#### [Exercise aim]
Given the records below, would you repeat exactly the lines that begin at the one containing "New Zealand, site ZIO_PE124, 2021-09-20" and end at the one containing "Vietnam;Lao, site loc_0909, 2018-10-09", inclusive?

#### [Data for this task]
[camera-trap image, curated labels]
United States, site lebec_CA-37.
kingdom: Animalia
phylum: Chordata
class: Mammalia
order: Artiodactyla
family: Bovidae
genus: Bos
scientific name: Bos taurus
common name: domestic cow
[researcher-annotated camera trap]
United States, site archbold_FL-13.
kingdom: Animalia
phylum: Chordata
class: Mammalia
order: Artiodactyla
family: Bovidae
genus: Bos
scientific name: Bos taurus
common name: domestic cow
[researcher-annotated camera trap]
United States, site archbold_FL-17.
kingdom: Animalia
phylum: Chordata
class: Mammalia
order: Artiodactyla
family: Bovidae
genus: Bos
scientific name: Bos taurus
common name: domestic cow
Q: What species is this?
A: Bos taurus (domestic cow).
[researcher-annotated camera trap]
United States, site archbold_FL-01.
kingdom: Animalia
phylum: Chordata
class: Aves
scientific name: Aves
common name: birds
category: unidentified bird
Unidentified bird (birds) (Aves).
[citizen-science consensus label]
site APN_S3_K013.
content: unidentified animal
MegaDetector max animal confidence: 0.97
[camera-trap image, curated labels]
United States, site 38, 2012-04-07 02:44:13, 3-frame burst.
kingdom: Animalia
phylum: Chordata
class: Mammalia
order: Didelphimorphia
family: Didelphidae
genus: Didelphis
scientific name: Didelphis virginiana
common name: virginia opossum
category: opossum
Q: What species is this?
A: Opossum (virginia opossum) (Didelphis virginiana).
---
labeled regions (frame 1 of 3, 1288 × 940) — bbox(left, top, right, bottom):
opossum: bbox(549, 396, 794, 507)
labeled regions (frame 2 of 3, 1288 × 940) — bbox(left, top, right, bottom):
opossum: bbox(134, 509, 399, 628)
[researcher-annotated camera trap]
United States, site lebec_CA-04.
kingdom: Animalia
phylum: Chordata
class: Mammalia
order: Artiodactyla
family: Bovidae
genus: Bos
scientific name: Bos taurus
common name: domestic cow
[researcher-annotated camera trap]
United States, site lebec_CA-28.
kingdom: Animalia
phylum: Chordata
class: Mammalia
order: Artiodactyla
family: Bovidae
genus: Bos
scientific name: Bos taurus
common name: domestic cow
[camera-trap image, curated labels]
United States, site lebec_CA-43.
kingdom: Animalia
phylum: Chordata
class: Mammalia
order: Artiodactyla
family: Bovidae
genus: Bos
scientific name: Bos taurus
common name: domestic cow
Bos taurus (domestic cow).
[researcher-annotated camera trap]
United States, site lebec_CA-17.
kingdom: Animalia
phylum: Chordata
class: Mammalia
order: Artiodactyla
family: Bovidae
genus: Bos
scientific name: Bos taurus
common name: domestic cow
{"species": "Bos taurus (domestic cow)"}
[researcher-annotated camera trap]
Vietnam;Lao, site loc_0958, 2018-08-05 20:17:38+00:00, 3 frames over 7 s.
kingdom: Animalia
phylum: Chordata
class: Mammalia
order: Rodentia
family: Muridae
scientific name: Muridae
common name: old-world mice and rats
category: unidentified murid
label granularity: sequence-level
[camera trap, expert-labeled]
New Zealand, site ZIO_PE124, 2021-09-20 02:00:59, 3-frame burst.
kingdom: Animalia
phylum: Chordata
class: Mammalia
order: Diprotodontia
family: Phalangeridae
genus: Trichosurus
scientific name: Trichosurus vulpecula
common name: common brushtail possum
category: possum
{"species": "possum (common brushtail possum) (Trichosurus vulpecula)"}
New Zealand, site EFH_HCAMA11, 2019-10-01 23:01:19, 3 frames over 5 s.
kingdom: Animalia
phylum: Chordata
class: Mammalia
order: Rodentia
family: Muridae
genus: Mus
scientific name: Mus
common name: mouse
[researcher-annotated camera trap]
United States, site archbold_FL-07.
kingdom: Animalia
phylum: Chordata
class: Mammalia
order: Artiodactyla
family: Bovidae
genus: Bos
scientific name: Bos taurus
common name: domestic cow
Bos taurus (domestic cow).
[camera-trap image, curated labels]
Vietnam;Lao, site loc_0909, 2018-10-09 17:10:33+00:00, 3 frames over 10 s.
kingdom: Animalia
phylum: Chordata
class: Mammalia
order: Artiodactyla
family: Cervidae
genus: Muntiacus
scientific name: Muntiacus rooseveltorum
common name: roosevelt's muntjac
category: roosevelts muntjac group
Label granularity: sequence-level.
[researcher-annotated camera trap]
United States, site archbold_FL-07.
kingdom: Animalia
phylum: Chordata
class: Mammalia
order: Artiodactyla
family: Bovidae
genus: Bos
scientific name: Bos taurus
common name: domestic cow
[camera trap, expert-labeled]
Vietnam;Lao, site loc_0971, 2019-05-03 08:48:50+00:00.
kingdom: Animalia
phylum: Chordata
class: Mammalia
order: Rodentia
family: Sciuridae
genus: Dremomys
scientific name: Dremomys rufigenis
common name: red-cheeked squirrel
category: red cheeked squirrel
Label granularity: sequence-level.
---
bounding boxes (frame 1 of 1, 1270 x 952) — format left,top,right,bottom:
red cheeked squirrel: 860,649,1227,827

#### [Task solution]
New Zealand, site ZIO_PE124, 2021-09-20 02:00:59, 3-frame burst.
kingdom: Animalia
phylum: Chordata
class: Mammalia
order: Diprotodontia
family: Phalangeridae
genus: Trichosurus
scientific name: Trichosurus vulpecula
common name: common brushtail possum
category: possum
{"species": "possum (common brushtail possum) (Trichosurus vulpecula)"}
New Zealand, site EFH_HCAMA11, 2019-10-01 23:01:19, 3 frames over 5 s.
kingdom: Animalia
phylum: Chordata
class: Mammalia
order: Rodentia
family: Muridae
genus: Mus
scientific name: Mus
common name: mouse
[researcher-annotated camera trap]
United States, site archbold_FL-07.
kingdom: Animalia
phylum: Chordata
class: Mammalia
order: Artiodactyla
family: Bovidae
genus: Bos
scientific name: Bos taurus
common name: domestic cow
Bos taurus (domestic cow).
[camera-trap image, curated labels]
Vietnam;Lao, site loc_0909, 2018-10-09 17:10:33+00:00, 3 frames over 10 s.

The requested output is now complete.